Tuesday, March 11, 2008

Do You See What I See? Translating Images out of Brain Waves

This article is about scientists from the University of California, Berkeley, report in Nature today that they have developed a method capable of decoding the patterns in visual areas of the brain to determine what someone has seen. Needless to say, the potential implications for society are sweeping. The scientists say that previous attempts to extract "mental content from brain activity" only allowed them to decode a finite number of patterns. Researchers would feed image to an individual (or ask them to think about an object) one at a time and then look for a corresponding brain activity pattern. "You would need to know [beforehand], for each thought you want to read out, what kind of pattern of activity goes with it," says John-Dylan Haynes, a professor at the Bernstein Center for Computational Neuroscience Berlin and the Max Planck Institute for Human Cognitive and Brain Sciences that was not affiliated with the new work.
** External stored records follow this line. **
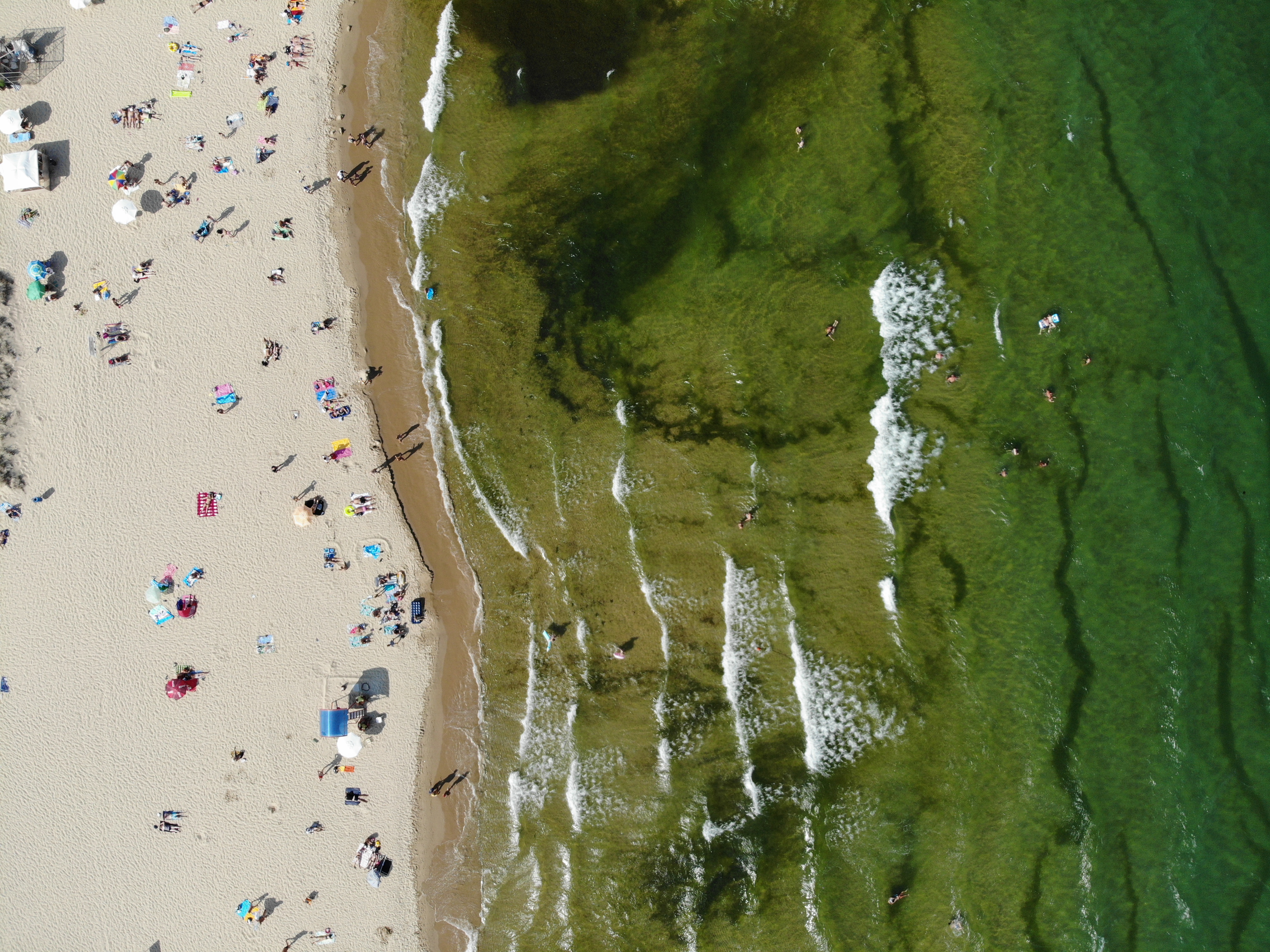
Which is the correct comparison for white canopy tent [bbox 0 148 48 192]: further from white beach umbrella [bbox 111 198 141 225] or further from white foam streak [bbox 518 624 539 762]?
white foam streak [bbox 518 624 539 762]

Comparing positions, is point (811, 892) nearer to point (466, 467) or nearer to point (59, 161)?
point (466, 467)

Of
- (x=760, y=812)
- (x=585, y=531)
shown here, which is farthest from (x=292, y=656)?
(x=760, y=812)

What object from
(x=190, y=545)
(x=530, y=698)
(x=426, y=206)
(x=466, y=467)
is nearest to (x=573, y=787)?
(x=530, y=698)

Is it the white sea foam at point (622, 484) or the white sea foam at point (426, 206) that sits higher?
the white sea foam at point (426, 206)

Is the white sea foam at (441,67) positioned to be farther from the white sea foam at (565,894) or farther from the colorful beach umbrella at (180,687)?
the white sea foam at (565,894)

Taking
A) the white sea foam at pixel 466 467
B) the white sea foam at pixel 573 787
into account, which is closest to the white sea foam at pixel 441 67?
the white sea foam at pixel 466 467

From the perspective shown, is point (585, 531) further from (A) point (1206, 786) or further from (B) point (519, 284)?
(A) point (1206, 786)
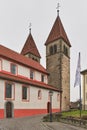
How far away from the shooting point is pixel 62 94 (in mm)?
51938

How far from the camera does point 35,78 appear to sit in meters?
46.5

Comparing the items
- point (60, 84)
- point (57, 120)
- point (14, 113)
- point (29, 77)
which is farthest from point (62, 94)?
point (57, 120)

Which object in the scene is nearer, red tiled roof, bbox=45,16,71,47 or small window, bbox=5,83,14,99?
small window, bbox=5,83,14,99

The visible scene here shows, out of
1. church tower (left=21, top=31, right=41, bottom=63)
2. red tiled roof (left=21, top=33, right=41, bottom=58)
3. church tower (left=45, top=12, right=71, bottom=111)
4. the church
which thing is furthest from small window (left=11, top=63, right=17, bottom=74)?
red tiled roof (left=21, top=33, right=41, bottom=58)

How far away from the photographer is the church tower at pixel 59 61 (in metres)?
52.7

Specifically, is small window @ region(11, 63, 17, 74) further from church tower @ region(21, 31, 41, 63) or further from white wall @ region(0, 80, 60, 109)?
church tower @ region(21, 31, 41, 63)

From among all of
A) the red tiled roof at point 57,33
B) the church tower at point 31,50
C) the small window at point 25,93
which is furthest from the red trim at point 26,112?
the church tower at point 31,50

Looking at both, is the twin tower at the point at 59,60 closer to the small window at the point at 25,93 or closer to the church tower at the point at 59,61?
the church tower at the point at 59,61

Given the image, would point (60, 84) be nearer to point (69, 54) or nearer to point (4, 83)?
point (69, 54)

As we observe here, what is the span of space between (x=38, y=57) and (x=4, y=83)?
3153 cm

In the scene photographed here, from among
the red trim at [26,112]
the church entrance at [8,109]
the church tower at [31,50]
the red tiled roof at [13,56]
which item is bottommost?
the red trim at [26,112]

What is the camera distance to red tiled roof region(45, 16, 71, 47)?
184 feet

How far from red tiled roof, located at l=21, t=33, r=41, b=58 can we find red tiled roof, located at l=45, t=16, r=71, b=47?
513 cm

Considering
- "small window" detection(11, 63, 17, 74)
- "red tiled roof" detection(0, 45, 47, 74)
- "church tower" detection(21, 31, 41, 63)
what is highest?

Researchers used functional magnetic resonance images (fMRIs) to record activity in the visual cortices of a pair of volunteers (two of the study's co-authors) while they viewed a series of images. They examined the brain by dividing the regions into voxels (volumetric units, or 3-D pixels) and noting the part of the picture to which each section responded. For instance, one voxel, or slice, might respond in a certain pattern to, say, colors in the upper left-hand corner of the photo, whereas another voxel would be set off by something in a different portion of the picture.